Pharmacological characterization of endomorphin-2-based cyclic pentapeptides with methylated phenylalanine residues

Abstract

As part of our continuing studies on the structure–activity relationships of cyclic pentapeptides based on the structure of endomorphin-2, we report here the synthesis and biological activities of a new series of analogs incorporating 2′, 3′ or 4′-methylphenylalanine (MePhe) residues into positions 3 or 4 of the parent cyclopeptide, Dmt-c[d-Lys-Phe-Phe-Asp]NH2 (Dmt=2′,6′-dimethyltyrosine). Analogs with MePhe in position 4 showed a row of magnitude increased μ-opioid receptor (MOP receptor) affinity as compared with a parent compound.
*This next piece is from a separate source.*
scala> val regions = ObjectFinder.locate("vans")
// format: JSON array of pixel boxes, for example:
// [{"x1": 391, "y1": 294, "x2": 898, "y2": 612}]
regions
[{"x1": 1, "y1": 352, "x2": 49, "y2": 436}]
The in vitro potencies of the new analogs were determined in calcium mobilization assay performed in Chinese Hamster Ovary (CHO) cells expressing human recombinant opioid receptors and chimeric G proteins. All analogs were strong μ/κ (MOP/KOP) receptor agonists and weak δ (DOP) receptor agonists. In the in vivo hot-plate test in mice, the MePhe4-modified peptides showed remarkable antinociceptive activity after intracerebroventricular (i.c.v.) administration which was most likely due to the concomitant activation of more than one opioid receptor type.